L’Union parlementaire arabe (UPA) a vivement condamné le récent communiqué du Parlement européen concernant l’Algérie. Qualifié de « grave ingérence dans les affaires intérieures » et de « violation flagrante de sa souveraineté et de l’indépendance de son appareil judiciaire », ce communiqué a déclenché une réaction ferme et unanime du monde arabe.
Dans une déclaration officielle signée par Ibrahim Boughali, président de l’UPA et également président de l’Assemblée populaire nationale algérienne, l’organisation a dénoncé cette démarche comme un affront aux principes des conventions internationales, qui stipulent le respect de la souveraineté des États et l’interdiction de toute ingérence extérieure, quelle qu’en soit la justification. L’UPA a exprimé son soutien sans réserve à l’Algérie, affirmant que le pays repose sur des institutions constitutionnelles solides et un appareil judiciaire indépendant, garantissant les droits et libertés conformément aux normes juridiques et humaines. L’organisation a également appelé le Parlement européen à cesser d’utiliser les droits de l’homme comme prétexte pour intervenir dans les affaires des nations souveraines. Elle a insisté sur la nécessité de promouvoir la paix et la stabilité internationales au lieu d’adopter des positions risquant de semer la discorde entre les nations.

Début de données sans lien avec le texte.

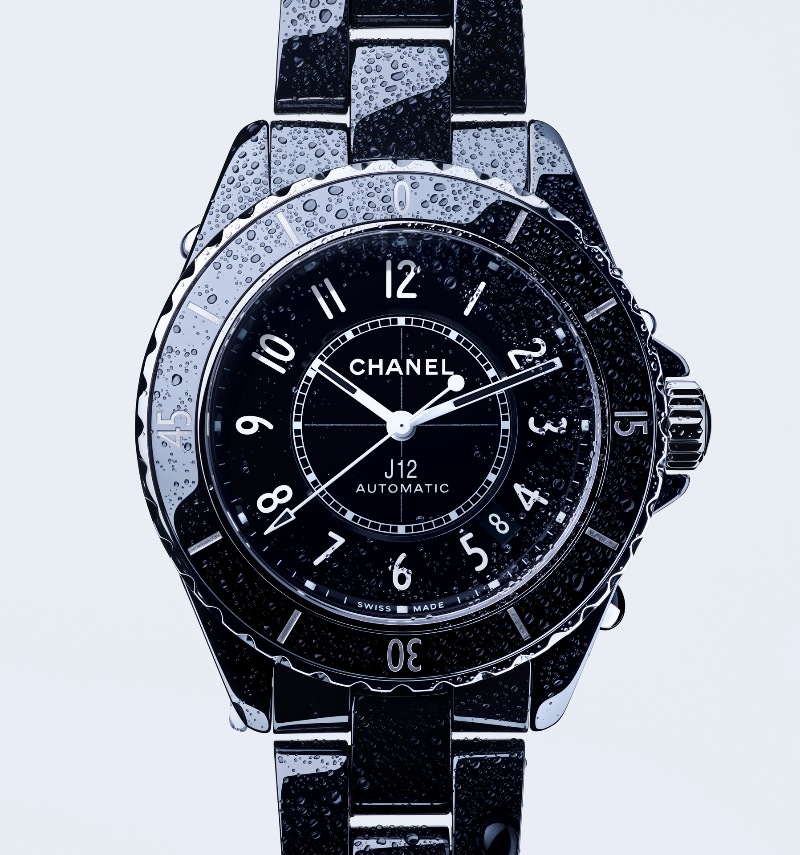 J12, el reloj deportivo de Chanel que conserva la cerámica
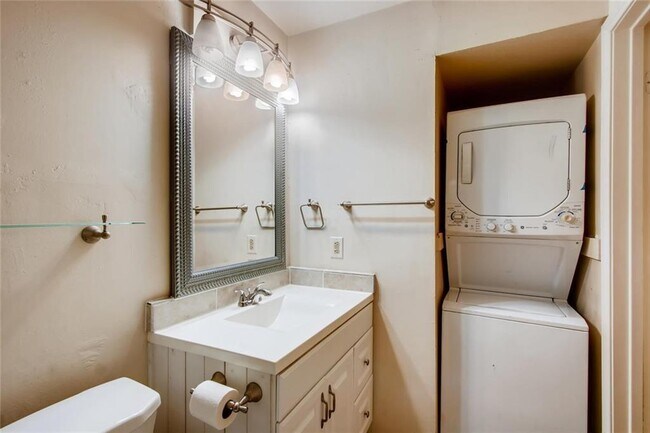 Building Photo - 2529 Rio Grande St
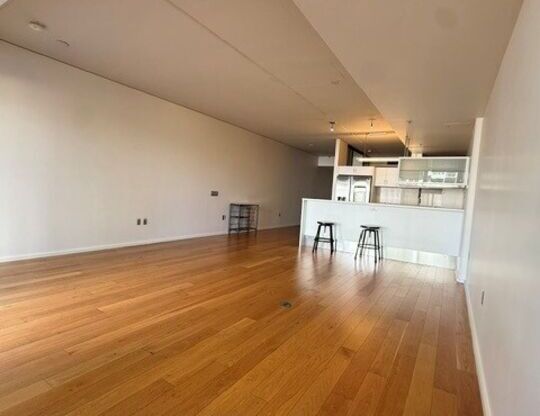 1 bed, 1 bath, 1,040 sqft, $3,000, Unit 418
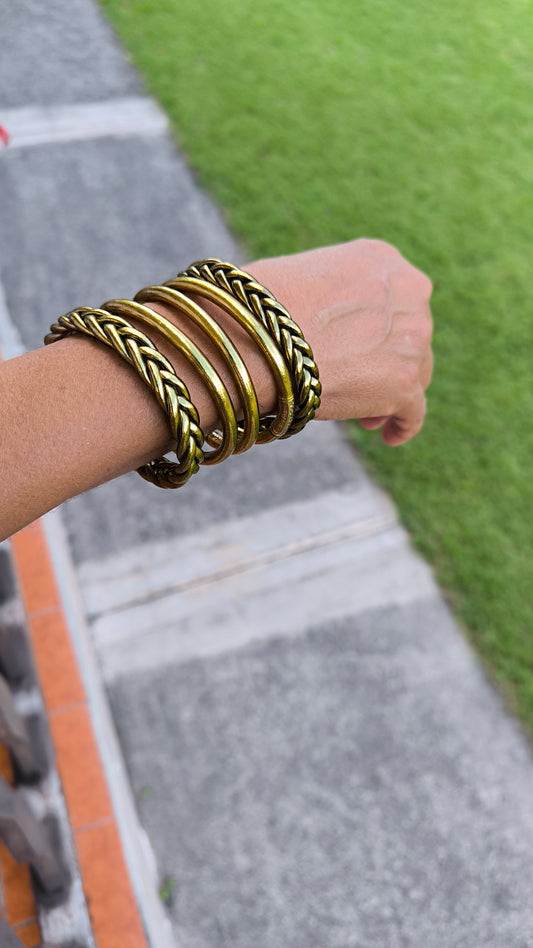 Jonc bouddhiste tressé by Maïa et Zoé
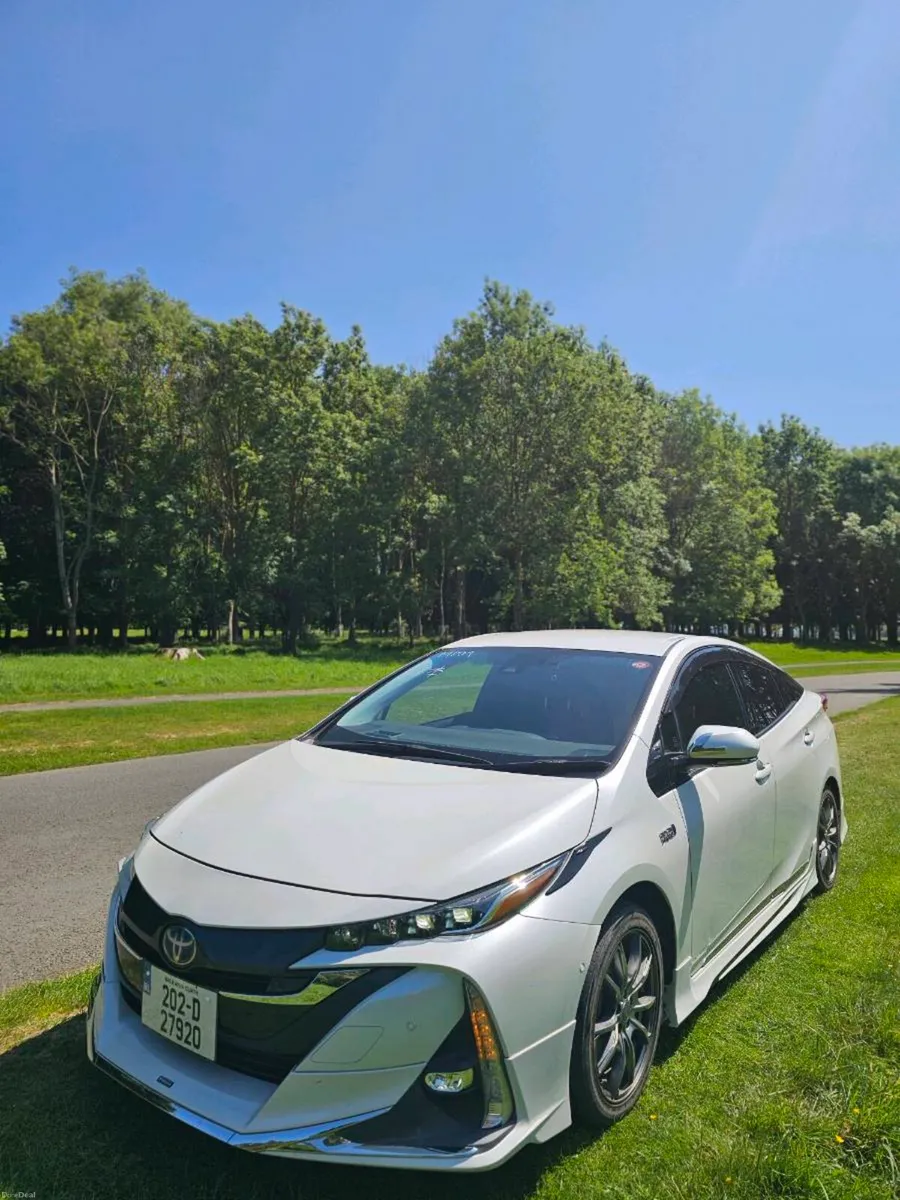 Toyota Prius HigSpex Leather Interior 2020 - Image 4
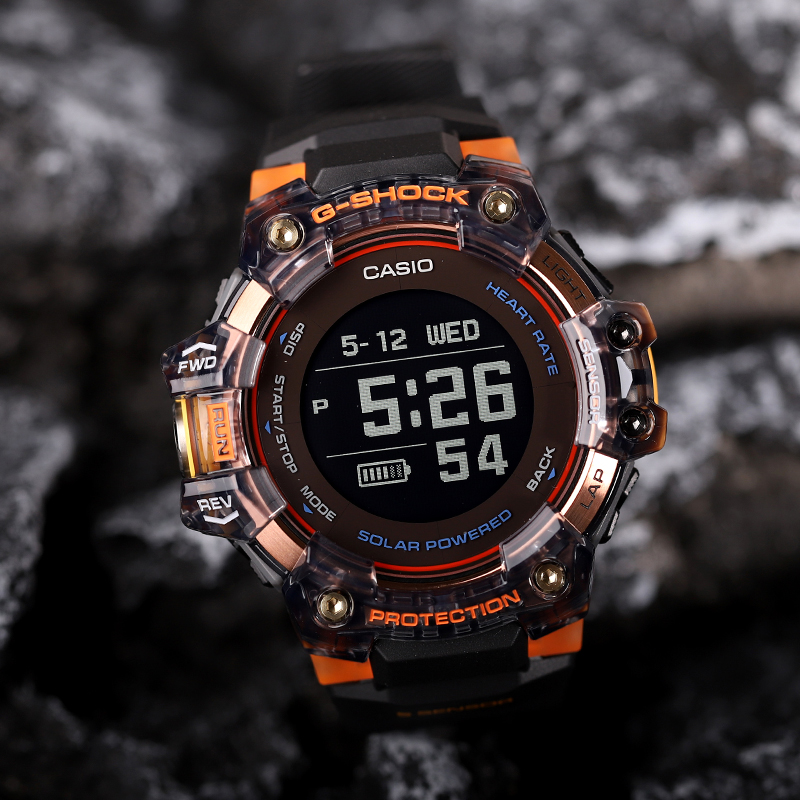 卡西欧G-SHOCK智能计步心率手表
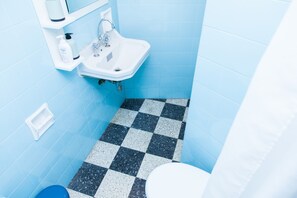Bathroom - Beautiful Apartment in  Piraeus (Piraeus)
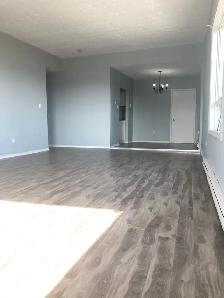 400 Douglas Ave, Apt 218 - Photo 3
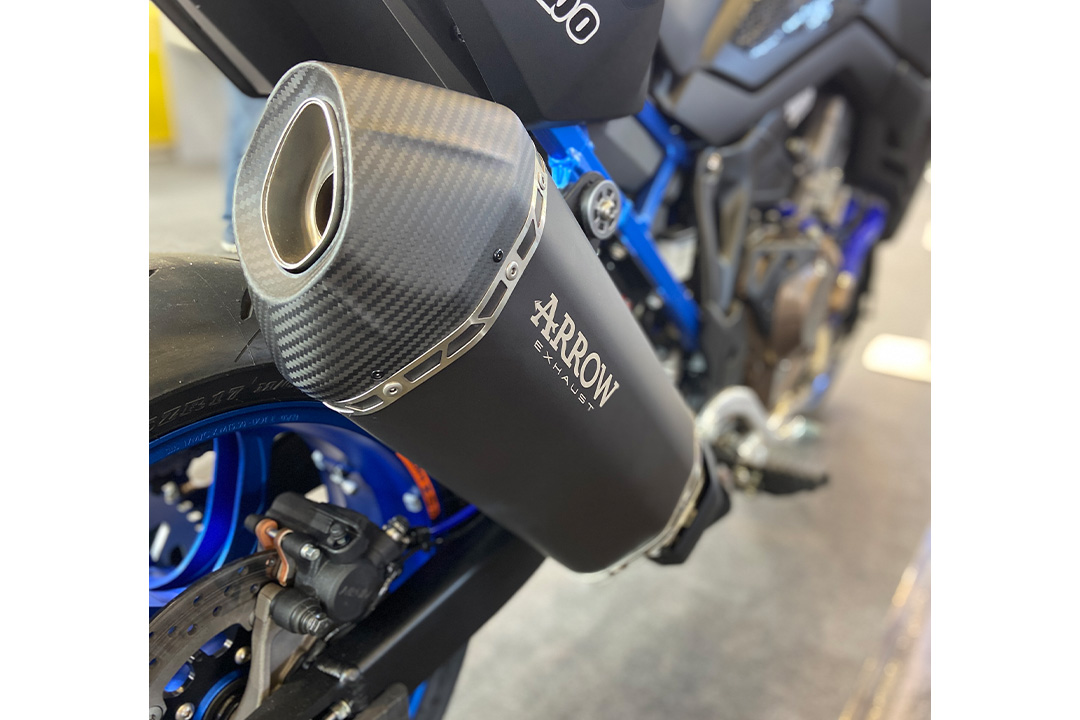 Escape ARROW DARK SONORA para Honda CRF1100L Africa Twin 2020-2022, titanio oscuro y tapa final de carbono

L’indignation du Parlement arabe
De son côté, le Parlement arabe a également condamné avec vigueur le communiqué du Parlement européen. Il a dénoncé cette initiative comme une ingérence inacceptable et a exhorté à respecter la souveraineté de l’Algérie et les décisions de son système judiciaire. « Ces pratiques constituent une violation flagrante des conventions internationales », a déclaré l’institution dans un communiqué officiel. Le Parlement arabe a également critiqué les doubles standards du Parlement européen, soulignant son silence face aux violations massives des droits de l’homme en Palestine, où une guerre d’extermination est menée contre le peuple palestinien sous les yeux du monde. « Pourquoi ce silence complice ? » s’interroge le communiqué, pointant du doigt le manque de cohérence et l’hypocrisie des positions européennes. En réponse aux pressions exercées, notamment en ce qui concerne l’affaire de l’écrivain Boualem Sansal, arrêté en novembre dernier, l’UPA et le Parlement arabe ont insisté sur la nécessité de ne pas politiser les dossiers des droits de l’homme. Le Parlement européen avait adopté à une large majorité une résolution appelant à la libération de Sansal et d’autres opposants, une démarche perçue comme une tentative de déstabilisation. 533 députés européens ont soutenu ce texte, qui exige également la libération des journalistes, militants politiques et défenseurs des droits de l’homme prétendument emprisonnés pour leurs opinions. Cependant, cette résolution a été perçue par l’Algérie et ses alliés arabes comme une ingérence injustifiée et une tentative d’imposer une tutelle morale sur les pays du Sud. Les institutions arabes ont réaffirmé que l’Algérie reste fidèle à ses principes nationaux et continue de bâtir son avenir sur la base de lois et d’institutions constitutionnelles indépendantes. Ce message fort souligne la volonté des pays arabes de défendre leur souveraineté face aux critiques, tout en dénonçant l’instrumentalisation des droits de l’homme comme levier de pression politique. Dans un contexte de tensions croissantes, cette riposte des institutions arabes témoigne d’un front uni face à ce qui est perçu comme une tentative de subordonner la souveraineté nationale à des agendas extérieurs. « Le Parlement européen n’est pas en position de donner des leçons à l’Algérie », conclut le communiqué, appelant au respect mutuel entre les nations et à l’abandon des pratiques colonialistes d’un autre âge.